Wenn NEIN, müssen Sie beachten, wenn die Versetzung auf Dauer angelegt ist, Sie bei Einverständnis Ihres Arbeitnehmers nicht die Zustimmung des Betriebsrats im abgebenden Betrieb brauchen. 

 Haben Sie gewusst, dass Sie bei vorübergehenden Versetzungen Sie Ihren Betriebsrat immer beteiligen müssen?

 Wenn JA, haben Sie alles richtig gemacht.

 Haben Sie geprüft, dass Ihr Betriebsrat sich nur auf bestimmte gesetzliche Ablehnungsgründe stützen darf?

 Wenn JA, dürfen Sie bei Nichtvorliegen eines Ablehnungsgrundes die Maßnahme trotz Zustimmungsverweigerung durchführen.
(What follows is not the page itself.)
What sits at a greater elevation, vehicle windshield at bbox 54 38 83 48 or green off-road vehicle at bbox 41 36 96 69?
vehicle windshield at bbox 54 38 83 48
 Haben Sie bedacht, dass wenn die Zustimmung Ihres Betriebsrats fehlt und nicht vom Arbeitsgericht ersetzt worden ist, Ihre Versetzungsanordnung unwirksam ist und Ihr Arbeitnehmer dieser nicht nachkommen muss?

 Wenn JA, müssen Sie auch nicht befürchten, dass Ihr Betriebsrat beim Arbeitsgericht die Aufhebung der Maßnahme beantragt.